If that were possible – that removes the “Vanessa Williams Rule” factor all together – no idea if that is possible, but this would sure sweeten that “I have some bad news” moment (if that were possible anyway)

Something to think about I guess – and hope this helps !


Mark Levy

I loved your insight into the post, Michael. My thoughts:

I agree with you that doing a deep dive into most any subject is worthwhile. (Wasn’t it William Blake who said, “To see the world in a grain of sand . . . “?). By doing so, you’ll learn an enormous amount, not only about the subject under consideration, but about a galaxy of interconnected phenomena that branches off from that one subject.

So, if I wanted to learn about how to be a veterinarian, my studies could spiderweb out into hundreds of directions, including learning about biology, chemistry, physics, mathematics, anatomy, medicine, vet school, internships, business, being part of a large practice, being part of a small practice, owning one’s own practice, emergency room procedures, dealing with owners, breeds of cats, dogs, horses, birds, reptiles, primates, marsupials, small animal medicine, large animal medicine, behavioral training, the writings of James Herriot, depictions of animals in books, depictions of animals in movies, animal rights, animals in mythology, cultural differences on how animals are looked upon and treated, and on and on. The value in such a deep dive would be indisputably valuable.

And, if you can believe, Michael, I was once thinking about writing a book about such a subject (and still may do).

I did, then, learn some interesting things about Vanessa Williams, and about associated topics like the Miss America Beauty Pageant and career expansion. I also heard some good music in a genre I don’t normally take to.

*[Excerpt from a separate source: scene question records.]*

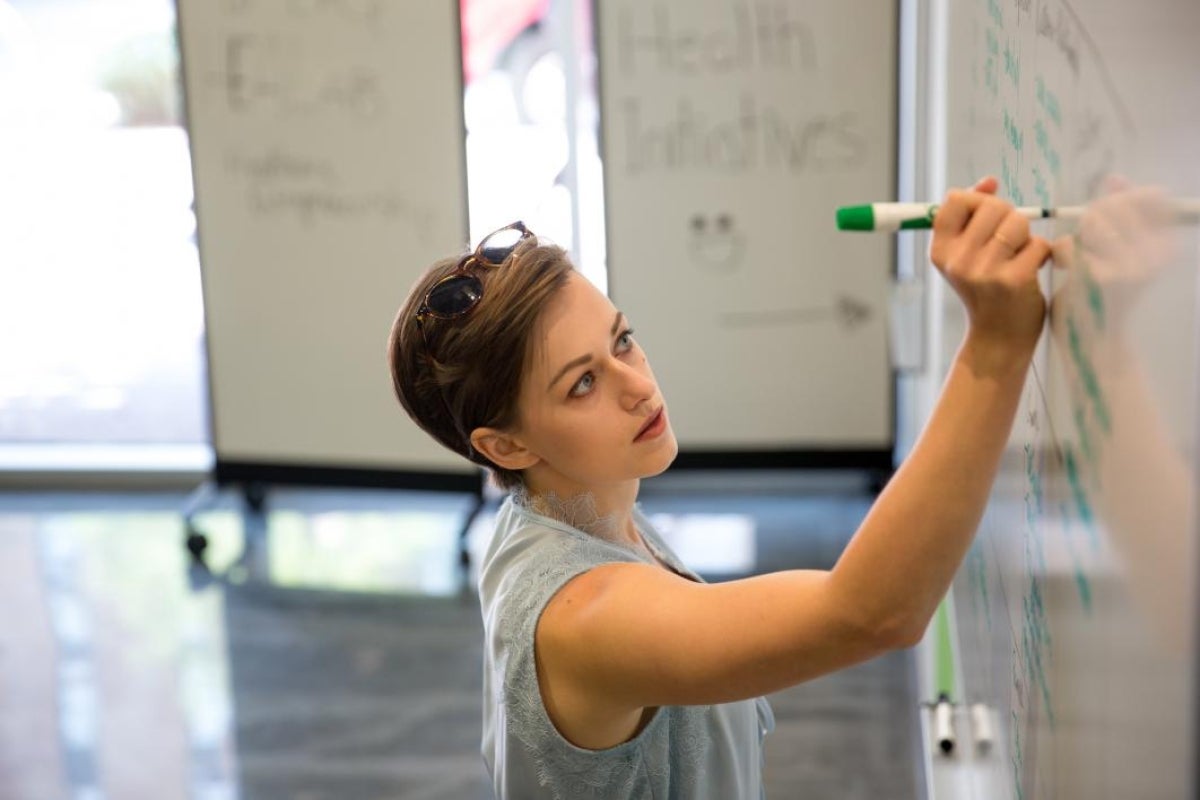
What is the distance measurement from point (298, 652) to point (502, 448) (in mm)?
2545

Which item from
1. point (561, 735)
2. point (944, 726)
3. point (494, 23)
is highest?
point (494, 23)

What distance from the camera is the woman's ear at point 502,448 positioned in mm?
1187

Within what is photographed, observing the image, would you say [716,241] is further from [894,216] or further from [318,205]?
[894,216]

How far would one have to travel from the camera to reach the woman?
83 centimetres

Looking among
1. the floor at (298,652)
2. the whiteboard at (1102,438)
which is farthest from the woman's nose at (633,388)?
the floor at (298,652)

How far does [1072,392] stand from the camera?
79 centimetres

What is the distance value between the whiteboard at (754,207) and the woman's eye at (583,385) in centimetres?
278

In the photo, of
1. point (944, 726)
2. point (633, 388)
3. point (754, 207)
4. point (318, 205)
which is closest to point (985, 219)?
point (633, 388)

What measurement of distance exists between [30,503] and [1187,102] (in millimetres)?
4888

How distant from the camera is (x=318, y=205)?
13.0 feet

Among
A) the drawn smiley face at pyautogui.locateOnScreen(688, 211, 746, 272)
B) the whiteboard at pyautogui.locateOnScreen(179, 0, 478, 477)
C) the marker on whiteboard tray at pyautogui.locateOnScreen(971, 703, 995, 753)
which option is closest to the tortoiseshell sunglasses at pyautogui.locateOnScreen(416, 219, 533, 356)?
the marker on whiteboard tray at pyautogui.locateOnScreen(971, 703, 995, 753)

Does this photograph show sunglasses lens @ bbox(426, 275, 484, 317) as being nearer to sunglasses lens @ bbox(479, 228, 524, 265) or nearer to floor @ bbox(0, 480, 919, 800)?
sunglasses lens @ bbox(479, 228, 524, 265)

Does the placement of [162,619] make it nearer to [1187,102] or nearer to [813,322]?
[813,322]

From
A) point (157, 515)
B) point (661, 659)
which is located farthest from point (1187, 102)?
point (157, 515)
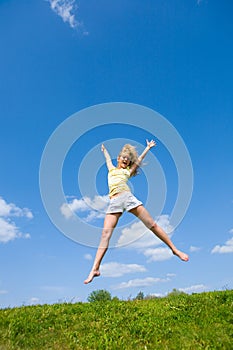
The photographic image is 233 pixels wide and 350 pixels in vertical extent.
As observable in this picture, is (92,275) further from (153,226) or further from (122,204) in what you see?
(153,226)

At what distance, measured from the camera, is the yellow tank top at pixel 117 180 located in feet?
32.5

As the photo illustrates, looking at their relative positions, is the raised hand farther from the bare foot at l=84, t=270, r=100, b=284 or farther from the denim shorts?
the bare foot at l=84, t=270, r=100, b=284

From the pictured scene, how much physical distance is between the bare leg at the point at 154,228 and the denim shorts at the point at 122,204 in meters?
0.14

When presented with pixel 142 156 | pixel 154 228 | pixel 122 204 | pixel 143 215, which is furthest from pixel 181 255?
pixel 142 156

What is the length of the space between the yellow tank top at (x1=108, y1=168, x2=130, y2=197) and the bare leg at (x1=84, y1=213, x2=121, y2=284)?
58cm

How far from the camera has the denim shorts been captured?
9727 millimetres

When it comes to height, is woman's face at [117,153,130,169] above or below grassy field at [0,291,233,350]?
above

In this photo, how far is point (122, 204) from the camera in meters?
9.74

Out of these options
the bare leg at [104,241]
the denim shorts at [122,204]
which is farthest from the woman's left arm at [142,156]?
the bare leg at [104,241]

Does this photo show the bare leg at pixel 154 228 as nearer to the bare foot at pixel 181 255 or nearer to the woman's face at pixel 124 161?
the bare foot at pixel 181 255

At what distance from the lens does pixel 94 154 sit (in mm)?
10820

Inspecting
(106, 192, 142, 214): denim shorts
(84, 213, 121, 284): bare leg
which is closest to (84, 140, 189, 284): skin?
(84, 213, 121, 284): bare leg

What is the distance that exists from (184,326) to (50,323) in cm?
242

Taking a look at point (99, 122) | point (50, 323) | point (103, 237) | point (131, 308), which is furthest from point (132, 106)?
point (50, 323)
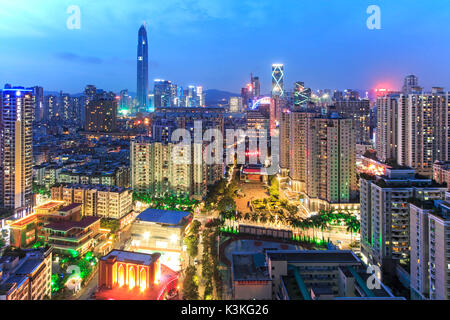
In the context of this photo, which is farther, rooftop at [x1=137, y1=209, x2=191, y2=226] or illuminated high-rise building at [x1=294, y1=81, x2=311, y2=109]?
illuminated high-rise building at [x1=294, y1=81, x2=311, y2=109]

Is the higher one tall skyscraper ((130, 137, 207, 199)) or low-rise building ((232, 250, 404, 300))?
tall skyscraper ((130, 137, 207, 199))

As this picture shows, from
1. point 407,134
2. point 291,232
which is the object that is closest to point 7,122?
point 291,232

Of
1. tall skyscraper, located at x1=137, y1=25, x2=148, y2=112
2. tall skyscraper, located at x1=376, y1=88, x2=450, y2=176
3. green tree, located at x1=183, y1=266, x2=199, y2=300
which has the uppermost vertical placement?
tall skyscraper, located at x1=137, y1=25, x2=148, y2=112

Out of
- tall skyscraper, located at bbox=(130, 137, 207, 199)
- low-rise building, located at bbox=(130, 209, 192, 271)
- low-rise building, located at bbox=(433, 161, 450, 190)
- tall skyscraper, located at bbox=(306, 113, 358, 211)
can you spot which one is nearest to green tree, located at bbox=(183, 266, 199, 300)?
low-rise building, located at bbox=(130, 209, 192, 271)

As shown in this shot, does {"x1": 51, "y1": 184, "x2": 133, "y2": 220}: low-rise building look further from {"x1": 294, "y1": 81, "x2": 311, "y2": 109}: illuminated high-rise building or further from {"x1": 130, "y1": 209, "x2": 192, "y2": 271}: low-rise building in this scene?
{"x1": 294, "y1": 81, "x2": 311, "y2": 109}: illuminated high-rise building

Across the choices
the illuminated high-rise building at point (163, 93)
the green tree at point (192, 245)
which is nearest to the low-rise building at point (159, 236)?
the green tree at point (192, 245)

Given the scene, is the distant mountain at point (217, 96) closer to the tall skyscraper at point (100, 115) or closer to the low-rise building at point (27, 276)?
the tall skyscraper at point (100, 115)

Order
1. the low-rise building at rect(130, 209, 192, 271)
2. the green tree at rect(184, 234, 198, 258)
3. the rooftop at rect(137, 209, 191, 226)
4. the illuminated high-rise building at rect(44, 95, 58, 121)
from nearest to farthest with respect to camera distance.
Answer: the green tree at rect(184, 234, 198, 258), the low-rise building at rect(130, 209, 192, 271), the rooftop at rect(137, 209, 191, 226), the illuminated high-rise building at rect(44, 95, 58, 121)
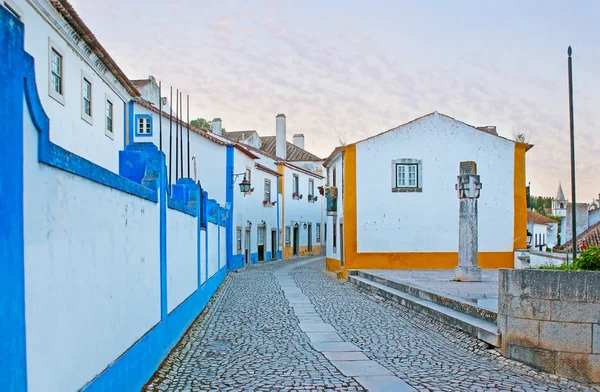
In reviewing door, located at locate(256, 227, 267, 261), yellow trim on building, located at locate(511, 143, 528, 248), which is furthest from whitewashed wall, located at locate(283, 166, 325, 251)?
yellow trim on building, located at locate(511, 143, 528, 248)

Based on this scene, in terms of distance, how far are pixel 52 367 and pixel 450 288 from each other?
403 inches

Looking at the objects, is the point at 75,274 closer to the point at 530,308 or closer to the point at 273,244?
the point at 530,308

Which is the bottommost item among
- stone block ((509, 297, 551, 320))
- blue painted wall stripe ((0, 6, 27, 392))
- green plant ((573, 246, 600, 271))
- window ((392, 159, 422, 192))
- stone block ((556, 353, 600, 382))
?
stone block ((556, 353, 600, 382))

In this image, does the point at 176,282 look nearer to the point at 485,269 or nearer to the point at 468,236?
the point at 468,236

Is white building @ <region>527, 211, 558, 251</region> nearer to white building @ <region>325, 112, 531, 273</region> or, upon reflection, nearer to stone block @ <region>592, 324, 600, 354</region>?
white building @ <region>325, 112, 531, 273</region>

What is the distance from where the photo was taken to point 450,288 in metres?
12.3

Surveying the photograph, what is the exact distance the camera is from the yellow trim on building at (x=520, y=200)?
2023 cm

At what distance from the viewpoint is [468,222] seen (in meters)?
13.4

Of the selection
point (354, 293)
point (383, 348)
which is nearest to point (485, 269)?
point (354, 293)

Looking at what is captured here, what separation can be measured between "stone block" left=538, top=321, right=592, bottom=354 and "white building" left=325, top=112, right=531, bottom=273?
13705mm

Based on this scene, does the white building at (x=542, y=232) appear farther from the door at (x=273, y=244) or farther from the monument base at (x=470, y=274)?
the monument base at (x=470, y=274)

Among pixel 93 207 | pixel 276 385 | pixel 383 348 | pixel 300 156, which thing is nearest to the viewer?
pixel 93 207

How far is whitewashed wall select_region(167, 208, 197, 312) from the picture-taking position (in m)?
7.72

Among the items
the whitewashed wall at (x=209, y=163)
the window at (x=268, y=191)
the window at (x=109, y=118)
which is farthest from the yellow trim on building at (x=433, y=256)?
the window at (x=268, y=191)
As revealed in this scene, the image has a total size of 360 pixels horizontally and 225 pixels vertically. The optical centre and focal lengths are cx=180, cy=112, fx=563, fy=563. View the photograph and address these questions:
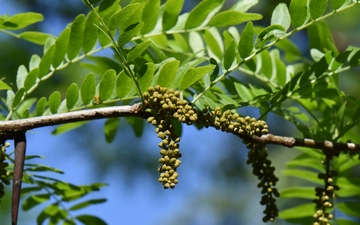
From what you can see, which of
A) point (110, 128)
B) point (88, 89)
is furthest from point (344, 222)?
point (88, 89)

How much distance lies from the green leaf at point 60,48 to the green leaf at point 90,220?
48cm

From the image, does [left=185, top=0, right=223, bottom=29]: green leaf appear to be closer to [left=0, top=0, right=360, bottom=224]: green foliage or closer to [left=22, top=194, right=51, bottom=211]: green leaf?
[left=0, top=0, right=360, bottom=224]: green foliage

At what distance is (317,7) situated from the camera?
4.27 feet

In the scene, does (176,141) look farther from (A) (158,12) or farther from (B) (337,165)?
(B) (337,165)

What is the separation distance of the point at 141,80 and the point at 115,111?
0.28 ft

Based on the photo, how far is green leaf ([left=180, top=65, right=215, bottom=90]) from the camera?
1.15 metres

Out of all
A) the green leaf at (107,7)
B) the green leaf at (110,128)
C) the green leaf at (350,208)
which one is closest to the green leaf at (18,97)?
the green leaf at (107,7)

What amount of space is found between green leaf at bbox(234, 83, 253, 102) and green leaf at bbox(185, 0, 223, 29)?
8.8 inches

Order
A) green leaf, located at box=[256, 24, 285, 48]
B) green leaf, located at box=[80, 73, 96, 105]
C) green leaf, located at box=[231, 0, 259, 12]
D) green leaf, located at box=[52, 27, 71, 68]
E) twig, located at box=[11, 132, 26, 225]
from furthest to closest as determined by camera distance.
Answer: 1. green leaf, located at box=[231, 0, 259, 12]
2. green leaf, located at box=[52, 27, 71, 68]
3. green leaf, located at box=[80, 73, 96, 105]
4. green leaf, located at box=[256, 24, 285, 48]
5. twig, located at box=[11, 132, 26, 225]

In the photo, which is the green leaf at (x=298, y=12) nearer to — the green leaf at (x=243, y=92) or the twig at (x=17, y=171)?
the green leaf at (x=243, y=92)

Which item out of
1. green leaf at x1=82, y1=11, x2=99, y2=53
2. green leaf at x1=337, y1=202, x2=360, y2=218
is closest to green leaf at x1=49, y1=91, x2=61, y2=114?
green leaf at x1=82, y1=11, x2=99, y2=53

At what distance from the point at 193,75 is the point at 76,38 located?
46 cm

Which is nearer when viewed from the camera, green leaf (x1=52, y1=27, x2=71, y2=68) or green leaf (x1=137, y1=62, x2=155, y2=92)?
green leaf (x1=137, y1=62, x2=155, y2=92)

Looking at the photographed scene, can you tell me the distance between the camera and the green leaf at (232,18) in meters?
1.45
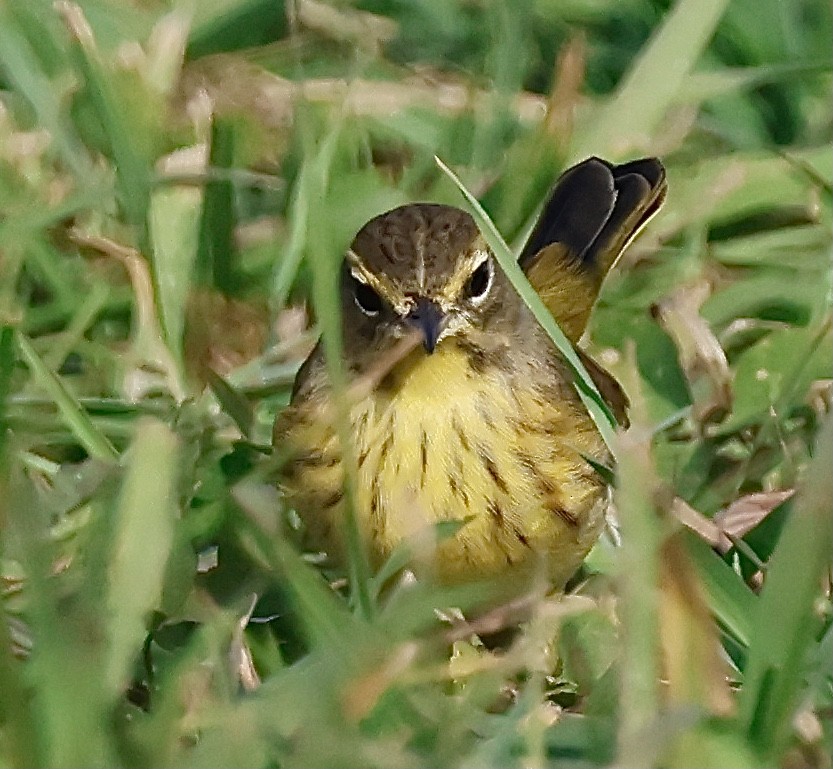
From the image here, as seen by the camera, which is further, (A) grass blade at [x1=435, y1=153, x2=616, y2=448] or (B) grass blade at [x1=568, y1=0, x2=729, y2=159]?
(B) grass blade at [x1=568, y1=0, x2=729, y2=159]

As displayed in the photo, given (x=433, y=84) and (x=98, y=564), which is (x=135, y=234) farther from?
(x=98, y=564)

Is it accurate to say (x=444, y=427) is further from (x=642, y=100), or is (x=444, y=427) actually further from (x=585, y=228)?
(x=642, y=100)

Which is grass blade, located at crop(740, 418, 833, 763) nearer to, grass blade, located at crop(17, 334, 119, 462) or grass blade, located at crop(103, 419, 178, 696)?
grass blade, located at crop(103, 419, 178, 696)

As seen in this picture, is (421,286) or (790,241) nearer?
(421,286)

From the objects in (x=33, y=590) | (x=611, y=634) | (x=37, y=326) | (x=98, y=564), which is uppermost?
(x=33, y=590)

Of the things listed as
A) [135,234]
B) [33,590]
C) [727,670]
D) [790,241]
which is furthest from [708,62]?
[33,590]

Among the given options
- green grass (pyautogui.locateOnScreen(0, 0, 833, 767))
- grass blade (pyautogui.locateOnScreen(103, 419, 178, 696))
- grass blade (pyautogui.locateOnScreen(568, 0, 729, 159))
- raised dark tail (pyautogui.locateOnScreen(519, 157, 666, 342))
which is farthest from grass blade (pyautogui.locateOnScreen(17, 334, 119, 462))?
grass blade (pyautogui.locateOnScreen(568, 0, 729, 159))

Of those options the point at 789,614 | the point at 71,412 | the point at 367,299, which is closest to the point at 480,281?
the point at 367,299

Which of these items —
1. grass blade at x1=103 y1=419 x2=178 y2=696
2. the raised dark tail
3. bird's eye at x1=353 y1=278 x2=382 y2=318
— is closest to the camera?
grass blade at x1=103 y1=419 x2=178 y2=696
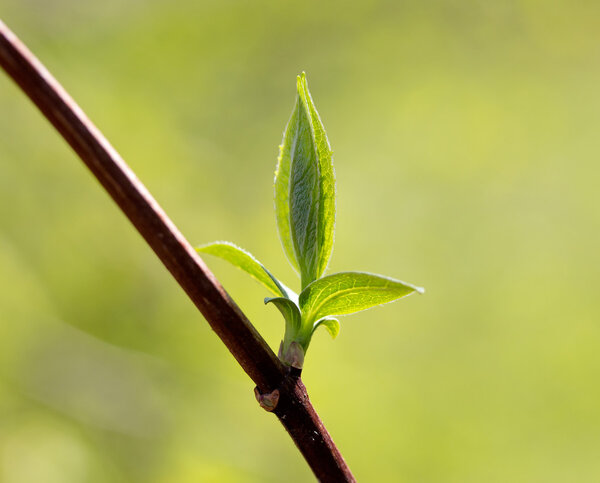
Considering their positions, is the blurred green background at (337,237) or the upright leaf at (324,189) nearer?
the upright leaf at (324,189)

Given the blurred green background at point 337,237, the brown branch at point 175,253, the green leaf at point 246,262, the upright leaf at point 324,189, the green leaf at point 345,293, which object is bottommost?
the brown branch at point 175,253

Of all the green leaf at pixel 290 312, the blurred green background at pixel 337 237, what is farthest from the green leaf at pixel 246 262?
the blurred green background at pixel 337 237

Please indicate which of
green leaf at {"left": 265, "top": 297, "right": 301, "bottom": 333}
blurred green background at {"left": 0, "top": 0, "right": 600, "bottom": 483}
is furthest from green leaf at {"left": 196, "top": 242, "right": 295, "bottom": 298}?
blurred green background at {"left": 0, "top": 0, "right": 600, "bottom": 483}

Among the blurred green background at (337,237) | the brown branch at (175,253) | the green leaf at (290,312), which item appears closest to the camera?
the brown branch at (175,253)

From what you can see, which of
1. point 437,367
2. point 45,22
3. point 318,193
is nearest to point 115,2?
point 45,22

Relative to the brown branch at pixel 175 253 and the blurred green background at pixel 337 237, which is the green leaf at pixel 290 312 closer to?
the brown branch at pixel 175 253

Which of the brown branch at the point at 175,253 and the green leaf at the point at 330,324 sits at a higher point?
the green leaf at the point at 330,324

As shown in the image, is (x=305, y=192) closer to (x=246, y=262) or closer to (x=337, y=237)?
(x=246, y=262)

It’s just that, given the amount I have (and that we all have) to spend in a week, I would have preferred to focus my attention elsewhere as a starting point.

Again, though, your point is well taken and I’m grateful you made it. Thank you.


Meredith Kimbell

I came to a similar conclusion after training for a 10k run and pulling a muscle the week before the race. It’s a valuable lesson that helps me assure work is more consistently energizing and stimulating. Equally important, being fully engaged supports better results when I do get to cross the finish line. Great post.


Mark Levy

Thanks, Meredith. At times we unexpectedly happen upon new things that can reinvigorate us. But just as often, the things that give us the most energy and satisfaction are doing the things we already know about and that have meaning for us. The “fully engaged” things. Much appreciated.